Conflict of interest: I was formerly an editorial board member of WikiJournal of Medicine.

  • A wikilink heterogeneous disorder can be placed in the second line of the lead/abstract.
  • The fact that it is autosomal recessive can be mentioned in the lead/abstract.
  • It may briefly be mentioned in the lead/introduction that 'MLIS is one of five subtypes of lissencephaly'.
  • The following references can additionally be used for 'malformation of cortical development'.
  • The PMID may be added to the reference already provided.
    • Barkovich, A.; Ferriero, Donna; Barr, R.; Gressens, P.; Dobyns, W.; Truwit, Ch.; Evrard, Ph. (June 1998). "Microlissencephaly: A Heterogeneous Malformation of Cortical Development". Neuropediatrics 29 (3): 113–119. doi:10.1055/s-2007-973545. PMID 9706619. 
  • Although figure 1 would suffice, it would bear additional utility if an image of brain of a normal 27 weeker baby could be provided for comparision. I understand that such a free image is not necessarily available but would be nevertheless helpful if you can provide.
  • The epidemiology section may be moved to the end.
  • A separate subsection can be included for classification.
  • Diagnosis: Any diagnosis is preceded by clinical suspicion and methodical thinking. A pre-natal MRI is not a routine procedure. The diagnostic methodology therefore needs to be linked and given sequentially with respect to the regular fetal monitoring.
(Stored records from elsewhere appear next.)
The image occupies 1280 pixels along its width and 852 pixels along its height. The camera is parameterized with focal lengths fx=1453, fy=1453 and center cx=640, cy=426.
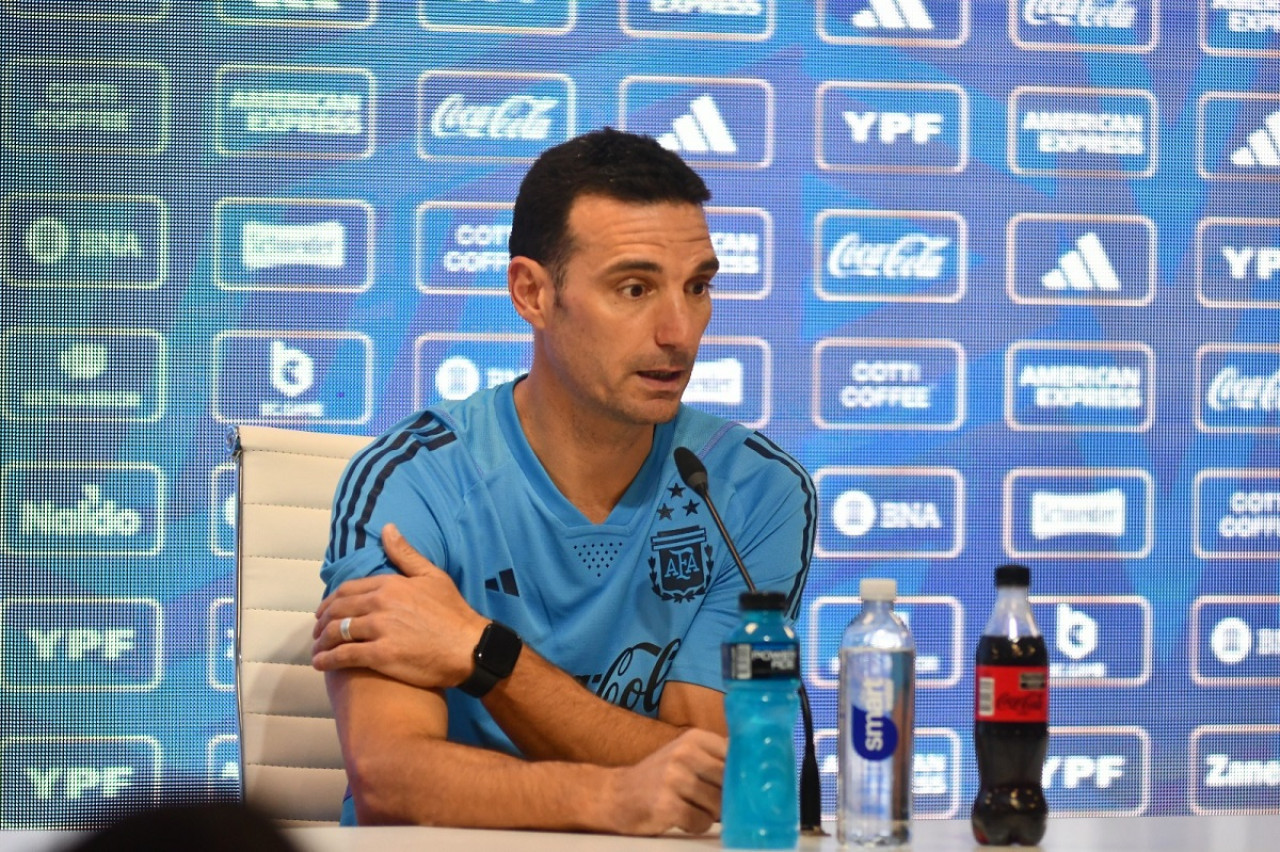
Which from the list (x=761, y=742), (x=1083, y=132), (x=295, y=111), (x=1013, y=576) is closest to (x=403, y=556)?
(x=761, y=742)

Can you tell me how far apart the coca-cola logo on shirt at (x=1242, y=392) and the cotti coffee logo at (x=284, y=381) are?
76.8 inches

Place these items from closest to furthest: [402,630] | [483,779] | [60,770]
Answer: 1. [483,779]
2. [402,630]
3. [60,770]

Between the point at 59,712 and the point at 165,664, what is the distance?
0.81ft

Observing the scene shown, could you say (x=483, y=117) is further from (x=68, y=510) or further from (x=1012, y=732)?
(x=1012, y=732)

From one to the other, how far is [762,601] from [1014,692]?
0.24 m

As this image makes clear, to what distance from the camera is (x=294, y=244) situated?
3176mm

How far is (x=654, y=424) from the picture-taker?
6.38 ft

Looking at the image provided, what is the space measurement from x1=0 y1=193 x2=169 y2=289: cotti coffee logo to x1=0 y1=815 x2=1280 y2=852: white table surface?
1.99 meters

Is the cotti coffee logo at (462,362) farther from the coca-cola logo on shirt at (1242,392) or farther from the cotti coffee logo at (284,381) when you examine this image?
the coca-cola logo on shirt at (1242,392)

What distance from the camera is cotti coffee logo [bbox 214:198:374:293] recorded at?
3.16 metres

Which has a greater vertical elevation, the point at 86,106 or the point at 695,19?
the point at 695,19

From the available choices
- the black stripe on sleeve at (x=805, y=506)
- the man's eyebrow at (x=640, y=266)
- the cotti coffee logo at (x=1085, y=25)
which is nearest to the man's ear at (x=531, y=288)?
the man's eyebrow at (x=640, y=266)

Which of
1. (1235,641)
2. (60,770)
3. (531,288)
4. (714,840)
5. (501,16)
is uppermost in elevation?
(501,16)

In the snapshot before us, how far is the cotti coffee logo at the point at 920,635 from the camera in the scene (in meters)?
3.25
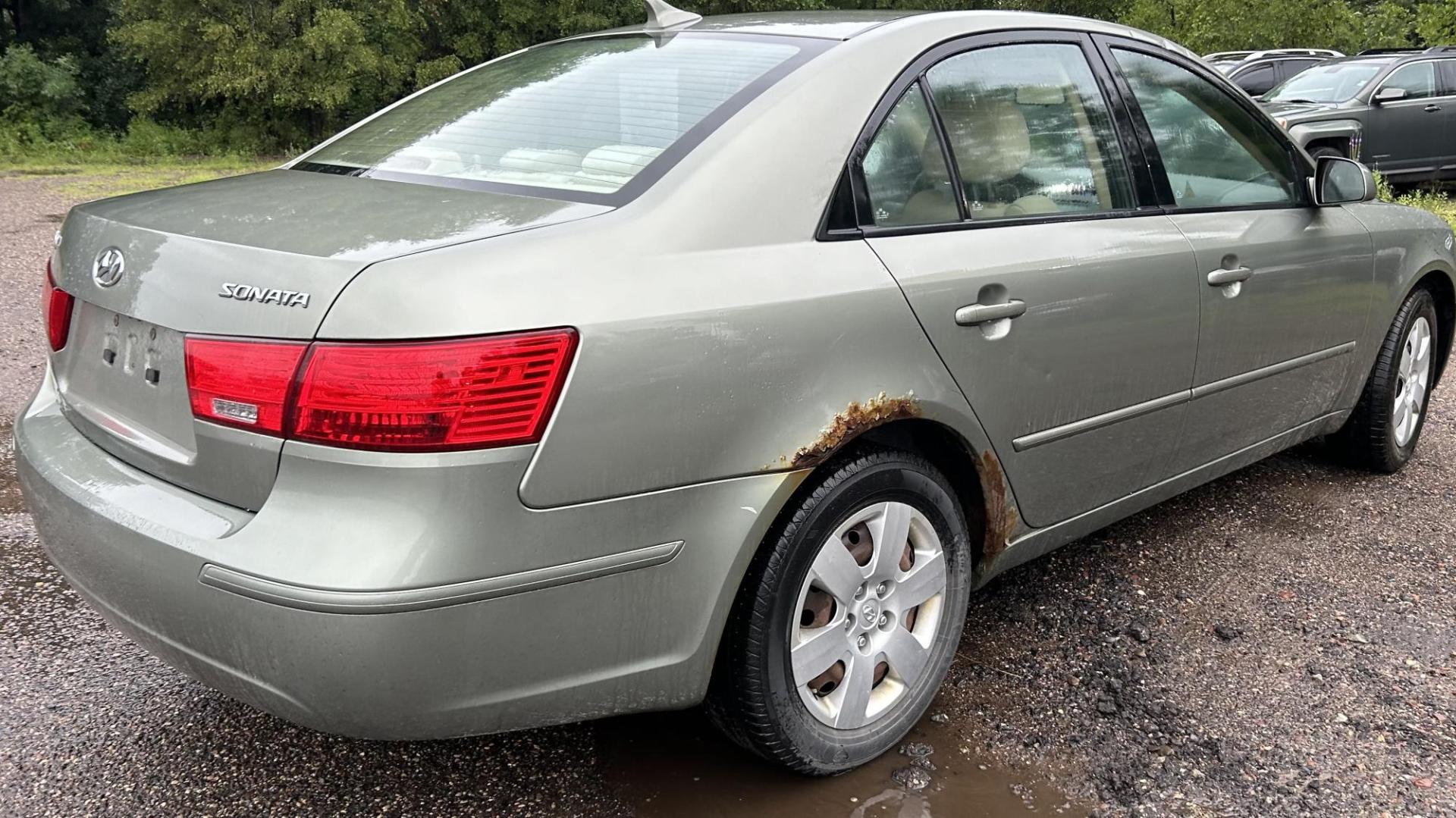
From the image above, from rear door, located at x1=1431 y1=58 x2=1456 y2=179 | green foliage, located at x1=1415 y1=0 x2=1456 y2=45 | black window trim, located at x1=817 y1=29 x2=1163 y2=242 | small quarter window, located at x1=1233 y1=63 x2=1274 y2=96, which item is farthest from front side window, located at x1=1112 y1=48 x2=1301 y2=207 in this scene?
green foliage, located at x1=1415 y1=0 x2=1456 y2=45

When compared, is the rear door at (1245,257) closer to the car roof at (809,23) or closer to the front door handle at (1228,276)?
the front door handle at (1228,276)

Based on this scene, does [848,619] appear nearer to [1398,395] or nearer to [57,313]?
[57,313]

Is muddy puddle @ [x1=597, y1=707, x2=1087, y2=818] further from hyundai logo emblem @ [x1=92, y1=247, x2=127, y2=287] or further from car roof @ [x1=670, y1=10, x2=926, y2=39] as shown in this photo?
car roof @ [x1=670, y1=10, x2=926, y2=39]

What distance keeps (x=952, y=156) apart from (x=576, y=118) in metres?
0.85

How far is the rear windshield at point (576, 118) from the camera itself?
2.29 meters

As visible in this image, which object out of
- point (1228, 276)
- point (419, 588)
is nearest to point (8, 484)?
point (419, 588)

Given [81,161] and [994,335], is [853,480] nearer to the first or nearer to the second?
[994,335]

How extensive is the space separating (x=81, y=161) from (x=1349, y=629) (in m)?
21.4

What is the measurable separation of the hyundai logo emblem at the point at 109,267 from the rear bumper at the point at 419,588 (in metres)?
0.35

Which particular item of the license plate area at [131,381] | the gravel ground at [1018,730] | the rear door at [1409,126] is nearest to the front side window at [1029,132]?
the gravel ground at [1018,730]

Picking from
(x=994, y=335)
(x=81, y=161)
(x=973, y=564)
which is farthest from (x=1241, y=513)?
(x=81, y=161)

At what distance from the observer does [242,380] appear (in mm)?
1853

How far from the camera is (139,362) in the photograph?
2.07m

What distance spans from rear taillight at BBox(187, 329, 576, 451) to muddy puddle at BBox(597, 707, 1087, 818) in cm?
98
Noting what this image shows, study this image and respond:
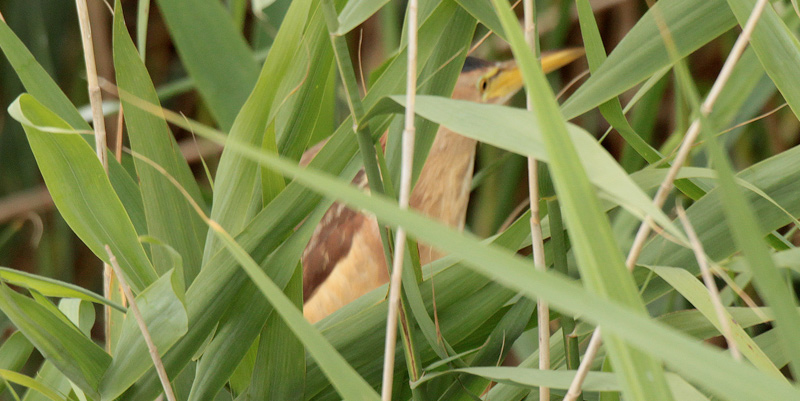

For example, the anomaly scan (ultrasound) shows something and then some other investigation is done.. things like that.. whether chorionic villus sampling or amniocentesis would be considered necessary, if so, what to look for.
  • Management: An independent section/subsection can be included for prognosis as well as for genetic counselling for subsequent pregnancies.
  • The clinical features section may be updated in accordance to the contents of the management section.
  • Management: The section can start with something like 'management is supportive (depending on the manifestations) and not curative'... whether neurodevelopmental outcomes are likely to be evident at birth, or when.. whether seizures are likely to be manifested at birth, or when thereafter.. and the management necessary for the same.. the determinants of neurosurgical interventions vs conservative management.. the regular items like neurodevelopmental follow up for developmental delay.. and the role of neurorehabilation.


Review by Dr. Diptanshu Das ORCID iD.svgWikidata-logo.svgWikimedia Community Logo.svg , pediatric neurologist

These assessment comments were submitted on , and refer to this previous version of the article

Additional comment by reviewer 2

Response

Dear Dr. Das,

Thanks for your helpful comment

  • Abstract and epidemiology edits are done
  • the new reference you recommended is added, the other reference is updated. All references have been rechecked for reliability, and DOI is now available for 48 references out of 50. The remaining 2 references are PubMed indexed however and peer-reviewed.
  • I found a paper publishing pictures of the medial surface of a normal 27th-week fetus and have contacted the author whether he has unpublished pictures of the lateral hemispheric surface but unfortunately got no reply.
  • Classification and clinical picture are now only one section.
  • a new algorithm for the diagnosis of malformations of cortical developments is added (Figure 4)
  • Management section includes supportive treatment as well as genetic counseling and prognosis. The paragraph on genetic counseling and prognosis is very small so I believe it's not necessary to create a special section for them.

Best,


Review by Dr. Diptanshu Das ORCID iD.svgWikidata-logo.svgWikimedia Community Logo.svg , pediatric neurologist

These assessment comments were submitted on , and refer to this previous version of the article

Conflict of interest: I was formerly an editorial board member of WikiJournal of Medicine.

Thank your for the updates. It does improve the article. From my side it is good to go. I think that the editorial board can take it up from here whether they want to suggest any further improvements to the article or whether they would like to wait for the response from the author whose permission has been sought.